Monday, Moffat and the institute’s in-house attorney will review the report to make sure it is complete and mistake free, she said, before forwarding it to Prineville City Hall.

“We never change any findings or anything like that, we just look for any red flags,” she said. “But who knows how long this sucker’s gonna be? So it could take him a little bit.”

The Local Government Personnel Institute is a Salem-based organization created by the League of Oregon Cities and the Association of Oregon Counties that provides assistance to local governments on personnel issues.

Bush, a member of the Prineville police force since 1990 and its chief since 2003, was placed on paid administrative leave in late September.

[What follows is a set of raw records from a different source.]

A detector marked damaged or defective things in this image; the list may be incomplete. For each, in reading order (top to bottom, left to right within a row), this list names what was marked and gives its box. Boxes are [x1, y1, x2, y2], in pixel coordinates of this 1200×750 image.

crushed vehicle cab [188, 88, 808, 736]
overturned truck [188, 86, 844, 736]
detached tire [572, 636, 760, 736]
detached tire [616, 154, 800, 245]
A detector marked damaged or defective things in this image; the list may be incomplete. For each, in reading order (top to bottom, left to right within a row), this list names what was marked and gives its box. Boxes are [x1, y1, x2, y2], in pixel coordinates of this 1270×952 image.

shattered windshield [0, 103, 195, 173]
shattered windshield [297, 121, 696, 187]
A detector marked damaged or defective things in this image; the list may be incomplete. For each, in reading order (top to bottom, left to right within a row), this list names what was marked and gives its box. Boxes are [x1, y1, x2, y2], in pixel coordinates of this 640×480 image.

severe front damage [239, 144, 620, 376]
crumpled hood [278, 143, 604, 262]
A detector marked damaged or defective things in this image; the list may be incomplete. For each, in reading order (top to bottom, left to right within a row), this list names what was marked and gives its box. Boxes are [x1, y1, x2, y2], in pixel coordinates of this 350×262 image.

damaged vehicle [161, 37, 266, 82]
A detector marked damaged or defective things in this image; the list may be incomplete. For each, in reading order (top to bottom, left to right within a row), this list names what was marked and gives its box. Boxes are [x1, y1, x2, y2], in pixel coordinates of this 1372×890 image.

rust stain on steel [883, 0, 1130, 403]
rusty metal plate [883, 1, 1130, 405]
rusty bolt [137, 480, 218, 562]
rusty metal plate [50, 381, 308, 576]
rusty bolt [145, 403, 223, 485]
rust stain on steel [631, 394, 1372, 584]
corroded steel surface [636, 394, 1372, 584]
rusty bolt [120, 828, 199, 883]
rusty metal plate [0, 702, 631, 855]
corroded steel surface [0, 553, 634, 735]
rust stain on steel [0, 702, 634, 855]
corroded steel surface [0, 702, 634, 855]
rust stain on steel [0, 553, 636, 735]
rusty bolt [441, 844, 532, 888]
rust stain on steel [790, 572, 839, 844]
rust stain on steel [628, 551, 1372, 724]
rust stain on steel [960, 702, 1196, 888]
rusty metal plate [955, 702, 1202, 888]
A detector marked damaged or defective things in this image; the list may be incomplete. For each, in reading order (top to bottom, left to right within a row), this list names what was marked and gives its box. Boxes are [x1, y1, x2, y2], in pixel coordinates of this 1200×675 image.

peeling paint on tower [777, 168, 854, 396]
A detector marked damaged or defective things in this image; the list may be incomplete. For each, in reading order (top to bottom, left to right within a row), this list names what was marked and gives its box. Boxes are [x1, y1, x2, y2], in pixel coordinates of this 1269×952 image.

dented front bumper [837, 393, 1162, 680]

City officials have said little about what led to the decision to place him on leave and ask the institute to investigate, beyond describing it as a “personnel matter” unrelated to Bush’s conduct as a law enforcement officer.

Capt. Michael Boyd has served as interim chief since Bush was put on leave.

Prineville city officials did not respond to a public records request filed Thursday seeking information on how much the city has paid Bush while on leave, and any overtime costs that may have been incurred because of his absence. Prineville City Attorney Carl Dutli did not reply to an email sent Friday seeking reaction to the news the investigation has been completed.

Moffat said Prineville should receive a bill for the investigation in May. She said the organization charges $140 an hour for investigatory services, but she was not sure what the city’s final bill will be.

In addition to his duties with the Prineville police, Bush is a brigadier general with the Oregon Army National Guard. He served 14 months in Iraq in 2009 and 2010, earning the Bronze Star and the combat infantry badge.